## Text shown
Often the second-floor hall bedrooms in the back of the house
became the family toilet and bathroom, and handsome marble wash
basins
soon appeared in the old pantries between the front and back
bedrooms or in a niche in the wall in the bedroom itself.
The
high cost of pipes, valves, and fixtures, not yet mass-produced,
limited nearly all row houses in the 1840s and 1850s to far more
modest bath and toilet arrangements. Even the magnificent basement-and-four-story-tall
brownstone-fronts of the 1850s originally had only one or two
large bathrooms for the entire family; the servants still used
the earlier
chamber pots and bathed in a tub in the kitchen. In houses with
a bathroom in the 1840s, hot water often had to be carried upstairs
from the kitchen where it was heated in a “log boiler,” at
the back of the kitchen stove, by the hot air and smoke passing
up the chimney.

## What to produce
Translate this sentence from the passage above on early row-house bathrooms into Spanish: "The high cost of pipes, valves, and fixtures, not yet mass-produced, limited nearly all row houses in the 1840s and 1850s to far more modest bath and toilet arrangements."

## Dataset extract
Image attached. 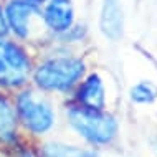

## Task output
El alto costo de las tuberías, las válvulas y los accesorios, que aún no se fabricaban en serie, limitó a casi todas las casas adosadas de las décadas de 1840 y 1850 a instalaciones de baño y retrete mucho más modestas.